Resource Based View (RBV) defines capability as the ability of a bundle of resources to perform an activity. It is a way of combining assets, people and processes to transform inputs into output. Physical assets, financial resources, human skills are of no use unless these are put to good use, in order to produce results. This can be represented mathematically thus:
C= F (TA, IA, S)
Where C= capability TA = Tangible assets, IA = intangible assets and S = Skills
Capabilities thus, reflect a firm’s capacity to deploy resources that have been purposefully integrated to achieve a desired end state. They emerge over time through a complex process of interactions between tangible and intangible resources. The whole purpose is to create and exploit external opportunities and develop sustained advantages over rivals in the field. Through repetition and constant practice capabilities become stronger and more valuable strategically.

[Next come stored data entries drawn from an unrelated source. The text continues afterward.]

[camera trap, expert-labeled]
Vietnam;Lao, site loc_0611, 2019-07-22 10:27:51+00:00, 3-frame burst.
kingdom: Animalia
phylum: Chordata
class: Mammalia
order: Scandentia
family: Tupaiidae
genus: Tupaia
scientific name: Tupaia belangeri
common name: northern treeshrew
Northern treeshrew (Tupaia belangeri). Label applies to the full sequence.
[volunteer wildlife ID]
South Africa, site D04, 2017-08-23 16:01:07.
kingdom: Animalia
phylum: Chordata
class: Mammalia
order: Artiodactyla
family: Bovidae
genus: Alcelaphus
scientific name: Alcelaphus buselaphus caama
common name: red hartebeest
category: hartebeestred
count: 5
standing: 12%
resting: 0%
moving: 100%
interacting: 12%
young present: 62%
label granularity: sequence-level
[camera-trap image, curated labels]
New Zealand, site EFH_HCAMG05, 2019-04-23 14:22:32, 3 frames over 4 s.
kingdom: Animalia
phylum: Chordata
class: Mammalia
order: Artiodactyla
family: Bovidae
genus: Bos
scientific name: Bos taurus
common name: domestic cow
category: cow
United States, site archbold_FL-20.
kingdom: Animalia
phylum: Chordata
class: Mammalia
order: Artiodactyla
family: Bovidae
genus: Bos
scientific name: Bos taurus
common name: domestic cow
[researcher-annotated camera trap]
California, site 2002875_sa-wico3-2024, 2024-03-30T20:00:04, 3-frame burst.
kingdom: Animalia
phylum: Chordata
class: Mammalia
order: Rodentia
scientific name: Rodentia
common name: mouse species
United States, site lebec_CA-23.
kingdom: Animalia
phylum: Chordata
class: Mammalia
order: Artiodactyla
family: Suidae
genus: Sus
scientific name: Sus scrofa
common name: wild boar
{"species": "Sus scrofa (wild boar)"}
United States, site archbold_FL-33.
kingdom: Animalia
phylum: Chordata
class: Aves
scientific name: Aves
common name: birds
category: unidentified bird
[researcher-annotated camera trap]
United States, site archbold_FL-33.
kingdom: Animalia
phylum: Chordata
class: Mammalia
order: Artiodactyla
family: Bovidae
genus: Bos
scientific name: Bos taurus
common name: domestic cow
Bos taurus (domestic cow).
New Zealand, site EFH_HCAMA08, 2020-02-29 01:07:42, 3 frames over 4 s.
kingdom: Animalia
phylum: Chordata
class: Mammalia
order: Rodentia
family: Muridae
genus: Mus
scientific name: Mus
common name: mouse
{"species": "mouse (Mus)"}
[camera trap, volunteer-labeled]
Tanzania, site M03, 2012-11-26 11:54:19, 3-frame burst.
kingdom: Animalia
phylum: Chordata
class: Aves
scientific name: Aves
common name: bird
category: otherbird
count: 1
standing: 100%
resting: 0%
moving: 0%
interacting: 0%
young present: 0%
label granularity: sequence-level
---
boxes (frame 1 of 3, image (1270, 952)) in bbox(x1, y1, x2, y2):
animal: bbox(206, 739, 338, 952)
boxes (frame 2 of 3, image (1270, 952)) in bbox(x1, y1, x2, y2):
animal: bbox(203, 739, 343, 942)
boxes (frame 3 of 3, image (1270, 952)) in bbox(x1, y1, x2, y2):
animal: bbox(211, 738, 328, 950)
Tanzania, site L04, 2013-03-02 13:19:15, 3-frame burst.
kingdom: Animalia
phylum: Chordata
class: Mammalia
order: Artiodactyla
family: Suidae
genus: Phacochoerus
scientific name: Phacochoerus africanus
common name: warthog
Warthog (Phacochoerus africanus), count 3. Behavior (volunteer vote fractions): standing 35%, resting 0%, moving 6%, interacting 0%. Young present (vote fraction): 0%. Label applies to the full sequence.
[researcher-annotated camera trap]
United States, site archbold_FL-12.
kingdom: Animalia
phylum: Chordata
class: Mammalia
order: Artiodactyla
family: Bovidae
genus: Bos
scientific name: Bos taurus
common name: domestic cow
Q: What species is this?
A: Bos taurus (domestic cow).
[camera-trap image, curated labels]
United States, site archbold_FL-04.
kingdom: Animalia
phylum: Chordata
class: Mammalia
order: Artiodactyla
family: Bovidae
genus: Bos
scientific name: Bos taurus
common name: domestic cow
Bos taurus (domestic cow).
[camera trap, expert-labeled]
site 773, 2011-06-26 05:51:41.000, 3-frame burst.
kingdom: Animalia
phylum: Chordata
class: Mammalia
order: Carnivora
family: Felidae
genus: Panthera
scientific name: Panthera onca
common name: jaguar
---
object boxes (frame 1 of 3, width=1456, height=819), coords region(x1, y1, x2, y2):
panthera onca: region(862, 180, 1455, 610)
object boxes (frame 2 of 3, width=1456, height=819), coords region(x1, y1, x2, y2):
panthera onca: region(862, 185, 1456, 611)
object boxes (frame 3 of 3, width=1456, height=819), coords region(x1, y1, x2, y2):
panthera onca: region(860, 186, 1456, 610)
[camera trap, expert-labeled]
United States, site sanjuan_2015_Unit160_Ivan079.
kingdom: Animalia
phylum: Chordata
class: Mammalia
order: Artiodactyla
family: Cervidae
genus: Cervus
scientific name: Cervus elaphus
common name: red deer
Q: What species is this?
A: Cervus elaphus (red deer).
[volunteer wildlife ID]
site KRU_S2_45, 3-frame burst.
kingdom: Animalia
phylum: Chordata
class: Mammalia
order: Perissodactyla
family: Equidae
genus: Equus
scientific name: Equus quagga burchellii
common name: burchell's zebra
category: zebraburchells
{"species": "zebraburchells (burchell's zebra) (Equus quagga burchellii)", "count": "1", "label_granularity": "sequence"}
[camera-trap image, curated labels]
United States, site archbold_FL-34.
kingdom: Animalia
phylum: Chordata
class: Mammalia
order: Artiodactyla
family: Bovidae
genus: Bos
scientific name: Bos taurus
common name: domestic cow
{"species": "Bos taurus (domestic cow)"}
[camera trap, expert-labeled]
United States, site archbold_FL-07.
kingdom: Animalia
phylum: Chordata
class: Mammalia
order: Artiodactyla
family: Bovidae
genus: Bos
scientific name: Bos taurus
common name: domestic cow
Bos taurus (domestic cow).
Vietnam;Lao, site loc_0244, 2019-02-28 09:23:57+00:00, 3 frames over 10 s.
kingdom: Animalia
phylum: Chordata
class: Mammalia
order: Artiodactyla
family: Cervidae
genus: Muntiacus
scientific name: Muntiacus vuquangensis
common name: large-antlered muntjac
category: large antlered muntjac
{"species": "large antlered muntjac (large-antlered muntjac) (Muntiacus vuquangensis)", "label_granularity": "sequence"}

The term competency refers to the ability of an organization to achieve its purpose. It is the ability to perform exceptionally well and increase the stock of targeted resources of an organization. Hamel and Prahalad coined the term core competence to distinguish those capabilities fundamental to a firm’s performance and strategy.
Core competencies are the activities that the firm performs especially well compared to competitors and through which the firm adds value to its goods and services over a long period of time. Core competencies serve as a source of competitive advantage for a firm over its rivals. They emerge over time through an organizational process of accumulating and learning how to deploy organizational resources and capabilities. When developed, nurtured and applied appropriately throughout a firm, core competencies serve as the basis for a firm’s competitive advantages, its strategic competitiveness (strategic competitiveness is achieved when a firm successfully formulates and implements a value – creating strategy – the benefits of which other firms are unable to duplicate or find them too costly to imitate) and its ability to earn above average returns. The important issue here is not capabilities per se, but capabilities relative to others. Experts therefore look at competitive advantage as a firm’s ability to outperform in the industry, to create more value to its customers by running that extra mile. In the present day world simply giving customers what they want is not enough any more to gain an edge firms must help customers learn what they want. For example many consumers did not know much about cellular phones when they were first introduced. Nokia and Ericsson fought to shape consumer perceptions of cellular phones (like other products — fax machines, copiers at home, CD players, ATMs hand held global satellite positioning receivers, multi valve automobile engines, or the Home Shopping Network etc). Consumers were in a learning mode and companies forged strategies like HDFC in home loans, LG in electronics and home appliances market in India, Asian Paints in decoration and industrial paints business to shape their wants. Customers generally want services that are (1) Better and (2) cheaper and they want them to be (3) Faster. We refer to corresponding forms of competitive advantages as (1) Differentiation (2) Cost leadership and (3) Quick response. These different forms of competitive advantages offer critical impetus to a firm’s financial performance.
Skills, capability and competencies:
1) Core Competencies
2) Organizational Capabilities
3) Individuals skills
Competencies: Ability of an organization to increase the stock of targeted resources and achieve its purpose.
Capability: Ability of set of resources to integratively perform a task or an activity.